Au vu de ce qui précède, l’hospice n’était, dans les circonstances sus-décrites, pas fondé à procéder à la notification de la décision du 16 octobre 2020 par voie de publication et l’opposition formée par l’intéressée dans les trente jours suivant la connaissance qu’elle avait de cette décision aurait dû être déclarée recevable.

Partant, le recours est partiellement admis, la décision d’irrecevabilité annulée et le dossier renvoyé à l’hospice afin qu’il se prononce sur le fond.

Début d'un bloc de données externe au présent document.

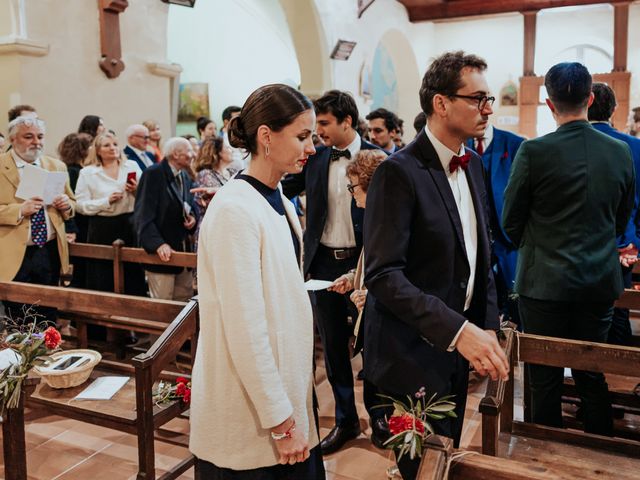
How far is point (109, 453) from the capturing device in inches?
133

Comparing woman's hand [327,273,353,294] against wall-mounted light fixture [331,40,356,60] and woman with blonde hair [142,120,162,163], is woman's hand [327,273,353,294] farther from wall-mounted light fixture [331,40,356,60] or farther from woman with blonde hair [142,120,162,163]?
wall-mounted light fixture [331,40,356,60]

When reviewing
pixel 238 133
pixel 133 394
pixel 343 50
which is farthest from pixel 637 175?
pixel 343 50

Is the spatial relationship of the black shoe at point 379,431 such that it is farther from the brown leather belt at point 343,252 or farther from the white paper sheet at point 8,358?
the white paper sheet at point 8,358

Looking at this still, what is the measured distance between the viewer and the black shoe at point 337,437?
3322 millimetres

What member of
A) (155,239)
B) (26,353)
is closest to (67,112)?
(155,239)

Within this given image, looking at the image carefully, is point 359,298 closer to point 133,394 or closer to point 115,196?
point 133,394

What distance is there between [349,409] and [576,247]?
4.78 feet

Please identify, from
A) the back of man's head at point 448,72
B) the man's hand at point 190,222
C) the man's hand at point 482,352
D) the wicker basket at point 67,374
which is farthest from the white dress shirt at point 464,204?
the man's hand at point 190,222

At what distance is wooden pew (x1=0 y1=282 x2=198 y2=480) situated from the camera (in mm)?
2648

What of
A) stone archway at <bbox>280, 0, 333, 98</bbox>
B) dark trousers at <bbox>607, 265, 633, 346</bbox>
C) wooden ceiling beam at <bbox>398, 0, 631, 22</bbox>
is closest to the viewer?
dark trousers at <bbox>607, 265, 633, 346</bbox>

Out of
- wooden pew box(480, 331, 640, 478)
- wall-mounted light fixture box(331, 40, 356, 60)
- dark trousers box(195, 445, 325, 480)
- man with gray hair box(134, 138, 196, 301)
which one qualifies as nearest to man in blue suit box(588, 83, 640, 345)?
wooden pew box(480, 331, 640, 478)

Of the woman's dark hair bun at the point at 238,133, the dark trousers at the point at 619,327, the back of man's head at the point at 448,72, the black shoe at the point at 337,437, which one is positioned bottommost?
the black shoe at the point at 337,437

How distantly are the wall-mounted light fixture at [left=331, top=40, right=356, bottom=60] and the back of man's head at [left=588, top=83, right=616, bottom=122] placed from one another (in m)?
7.69

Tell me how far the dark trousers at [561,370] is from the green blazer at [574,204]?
0.09m
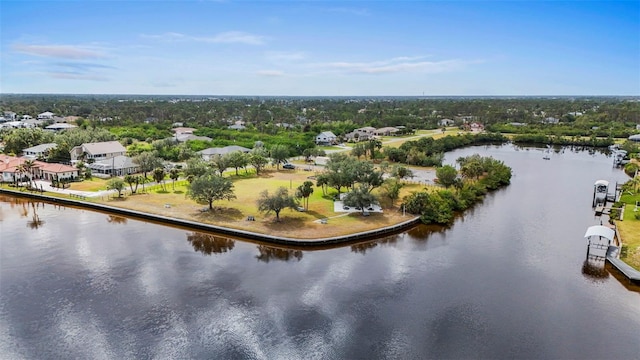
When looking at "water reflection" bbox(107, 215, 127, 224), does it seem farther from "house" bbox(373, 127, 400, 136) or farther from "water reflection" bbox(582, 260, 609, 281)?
"house" bbox(373, 127, 400, 136)

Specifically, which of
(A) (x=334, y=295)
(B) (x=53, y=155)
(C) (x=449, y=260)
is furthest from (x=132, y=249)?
(B) (x=53, y=155)

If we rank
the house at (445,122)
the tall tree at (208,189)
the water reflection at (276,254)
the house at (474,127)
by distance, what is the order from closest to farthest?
1. the water reflection at (276,254)
2. the tall tree at (208,189)
3. the house at (474,127)
4. the house at (445,122)

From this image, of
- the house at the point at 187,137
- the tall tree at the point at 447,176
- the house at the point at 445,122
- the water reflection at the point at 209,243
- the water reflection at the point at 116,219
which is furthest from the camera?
the house at the point at 445,122

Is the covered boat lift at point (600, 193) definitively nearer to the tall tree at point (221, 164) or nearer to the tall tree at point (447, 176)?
the tall tree at point (447, 176)

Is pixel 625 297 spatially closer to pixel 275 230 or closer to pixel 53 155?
pixel 275 230

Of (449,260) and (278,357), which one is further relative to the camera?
(449,260)

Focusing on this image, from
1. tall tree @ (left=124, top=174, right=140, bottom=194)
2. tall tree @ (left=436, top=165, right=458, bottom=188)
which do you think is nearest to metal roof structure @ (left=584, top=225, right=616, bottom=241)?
tall tree @ (left=436, top=165, right=458, bottom=188)

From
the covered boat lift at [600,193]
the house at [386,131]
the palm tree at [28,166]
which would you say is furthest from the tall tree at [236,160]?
the house at [386,131]
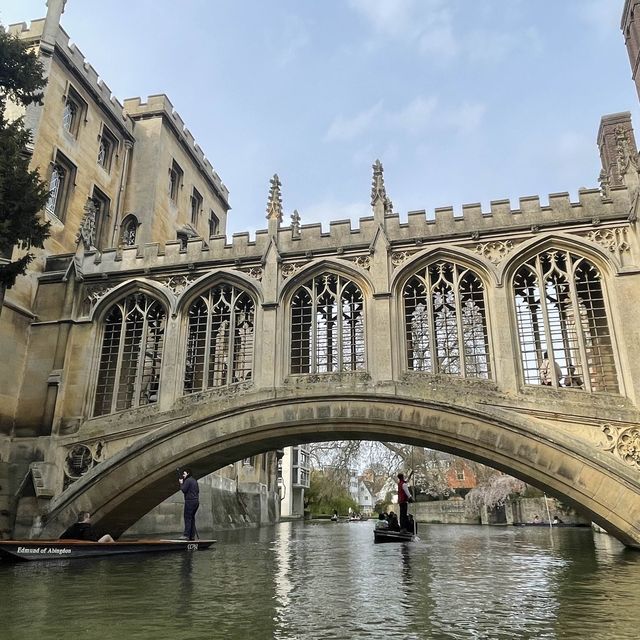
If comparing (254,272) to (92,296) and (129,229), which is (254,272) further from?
(129,229)

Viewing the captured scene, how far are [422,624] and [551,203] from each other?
1114 centimetres

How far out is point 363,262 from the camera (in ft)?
47.9

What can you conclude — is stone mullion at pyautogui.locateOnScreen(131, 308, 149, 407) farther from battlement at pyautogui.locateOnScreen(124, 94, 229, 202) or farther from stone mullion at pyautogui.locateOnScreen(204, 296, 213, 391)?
battlement at pyautogui.locateOnScreen(124, 94, 229, 202)

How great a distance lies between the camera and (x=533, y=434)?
12.0 m

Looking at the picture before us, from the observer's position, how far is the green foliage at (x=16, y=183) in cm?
1146

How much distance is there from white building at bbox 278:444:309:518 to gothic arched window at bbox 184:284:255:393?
134ft

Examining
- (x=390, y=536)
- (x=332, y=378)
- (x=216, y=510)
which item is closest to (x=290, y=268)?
(x=332, y=378)

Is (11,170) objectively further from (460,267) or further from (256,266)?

3) Vu l’issue du litige, il n’est pas perçu d’émolument et une indemnité de procédure de CHF 800.- sera allouée à la recourante (art. 87 LPA).

 

* * * * *

PAR CES MOTIFS
LA CHAMBRE ADMINISTRATIVE

à la forme :

déclare recevable le recours interjeté le 11 novembre 2021 par Madame A______ contre la décision de l’Hospice général du 11 octobre 2021 ;

au fond :

l’admet partiellement, annule la décision du 11 octobre 2021 et renvoie la cause à l’Hospice général pour nouvelle décision ;

dit qu’il n’est pas perçu d’émolument ;

alloue à Madame A______ une indemnité de procédure de CHF 800.-, à la charge de l’Hospice général ;

dit que, conformément aux art. 82 ss de la loi fédérale sur le Tribunal fédéral du 17 juin 2005 (LTF - RS 173.110), le présent arrêt peut être porté dans les trente jours qui suivent sa notification par-devant le Tribunal fédéral, par la voie du recours en matière de droit public ; le mémoire de recours doit indiquer les conclusions, motifs et moyens de preuve et porter la signature du recourant ou de son mandataire ; il doit être adressé au Tribunal fédéral, Schweizerhofquai 6, 6004 Lucerne, par voie postale ou par voie électronique aux conditions de l'art. 42 LTF. Le présent arrêt et les pièces en possession du recourant, invoquées comme moyens de preuve, doivent être joints à l'envoi ;

communique le présent arrêt à Me Catarina Monteiro Santos, avocate de la recourante, ainsi qu'à l'Hospice général.

Siégeant : M. Mascotto, président, Mmes Krauskopf et Michon Rieben, juges.

Au nom de la chambre administrative :

le greffier-juriste :

 

 

F. Scheffre

 

 

le président siégeant :

 

 

C. Mascotto

 

Copie conforme de cet arrêt a été communiquée aux parties.